Text segment:
VATS was recommended for a variety of therapeutic purposes following chest trauma. In our study, we found that VATS was mostly applied to chest trauma cases involving hemostasis of bleeders, evacuation of clotted hemothorax, repair of lung laceration, wedge lung resection, repair of diaphragmatic laceration, and control of air leak. Removal of foreign body, widening of pericardial lacerations and decortication of empyema were also applied. Manlulu AV et al. investigated the current indications of VATS in 2004 [13]. Compared with our results, these indications seemed not to change much during the last ten years. Most of the included studies in our systematic review indicated that in spite of the superior perioperative outcomes of VATS, surgeons should bear in mind that the application of VATS was conditional. Contraindications to VATS included obliterated pleural spaces, inability to tolerate single-lung ventilation, hemodynamic instability, circulatory shock, and life-threatening thoracic injury. Procedure of VATS required experienced surgeons, anesthetists, and nurses. The optimal timing for performing VATS and its effects on outcomes were not clearly understood. However, none of the studies in our systematic review investigated the timing of VATS. The majority of previous reports advocated the early use of VATS within 5 days after trauma and more operative difficulties in patients if VATS was performed at a later time point [2].

We conducted a critical quality assessment for each included study. All cohort studies scored at least 6, suggesting that all of them had moderate or high quality. However, the original RCTs had uneven quality. The vast majority of included RCT studies had a low risk on performance bias (blinding of participants and personnel), detection bias (blinding of outcome assessment), attrition bias (incomplete outcome data), and reporting bias (selective reporting). However, most of the included RCTs did not report the detailed information about methods of random sequence generation and allocation concealment. When randomization is not strictly carried out, characteristics of participants may not be comparable between two groups; bias may be introduced and may affect the reliability of the results. Thus, more high-quality RCTs are warranted in this field.

Prompt 1:
In the passage on VATS for chest trauma, within what period after trauma did most previous reports advocate using VATS?
Prompt 2:
Reproduce the portion of the passage on VATS for chest trauma between "We conducted a" and "in this field.", inclusive.

Information provided:
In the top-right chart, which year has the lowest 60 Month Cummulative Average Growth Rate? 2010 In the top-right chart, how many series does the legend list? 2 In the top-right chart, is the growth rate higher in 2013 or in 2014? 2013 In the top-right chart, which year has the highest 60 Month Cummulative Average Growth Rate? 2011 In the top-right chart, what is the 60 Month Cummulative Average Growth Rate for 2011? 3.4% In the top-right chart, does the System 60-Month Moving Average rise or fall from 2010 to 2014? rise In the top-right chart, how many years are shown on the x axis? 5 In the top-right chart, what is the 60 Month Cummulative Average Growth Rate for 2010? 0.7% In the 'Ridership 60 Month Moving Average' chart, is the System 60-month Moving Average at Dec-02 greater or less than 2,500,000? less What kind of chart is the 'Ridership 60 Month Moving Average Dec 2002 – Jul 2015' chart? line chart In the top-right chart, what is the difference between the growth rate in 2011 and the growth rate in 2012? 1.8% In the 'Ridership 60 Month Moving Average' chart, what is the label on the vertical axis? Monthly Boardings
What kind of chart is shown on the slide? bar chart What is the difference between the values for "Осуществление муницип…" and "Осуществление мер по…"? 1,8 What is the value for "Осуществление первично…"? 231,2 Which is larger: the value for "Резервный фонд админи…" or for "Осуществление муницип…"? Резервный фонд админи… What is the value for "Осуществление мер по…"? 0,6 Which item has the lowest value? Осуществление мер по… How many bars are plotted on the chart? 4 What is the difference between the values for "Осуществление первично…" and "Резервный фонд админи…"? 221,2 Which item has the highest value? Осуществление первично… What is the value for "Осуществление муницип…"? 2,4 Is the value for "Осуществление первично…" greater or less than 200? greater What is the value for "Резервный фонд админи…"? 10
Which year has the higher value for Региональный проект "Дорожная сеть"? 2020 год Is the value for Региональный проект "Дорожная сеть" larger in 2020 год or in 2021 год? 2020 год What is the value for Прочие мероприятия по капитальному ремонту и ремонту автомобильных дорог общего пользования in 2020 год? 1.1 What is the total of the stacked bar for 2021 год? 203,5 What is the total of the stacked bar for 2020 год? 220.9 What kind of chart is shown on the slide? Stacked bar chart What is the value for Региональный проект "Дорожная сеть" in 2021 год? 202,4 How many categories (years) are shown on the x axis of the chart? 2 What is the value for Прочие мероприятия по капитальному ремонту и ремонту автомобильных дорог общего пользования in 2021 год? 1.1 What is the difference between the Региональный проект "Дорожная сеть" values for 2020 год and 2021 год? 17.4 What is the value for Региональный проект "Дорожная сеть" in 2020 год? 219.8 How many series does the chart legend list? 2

Answer section 1:
Within 5 days after trauma.

Answer section 2:
We conducted a critical quality assessment for each included study. All cohort studies scored at least 6, suggesting that all of them had moderate or high quality. However, the original RCTs had uneven quality. The vast majority of included RCT studies had a low risk on performance bias (blinding of participants and personnel), detection bias (blinding of outcome assessment), attrition bias (incomplete outcome data), and reporting bias (selective reporting). However, most of the included RCTs did not report the detailed information about methods of random sequence generation and allocation concealment. When randomization is not strictly carried out, characteristics of participants may not be comparable between two groups; bias may be introduced and may affect the reliability of the results. Thus, more high-quality RCTs are warranted in this field.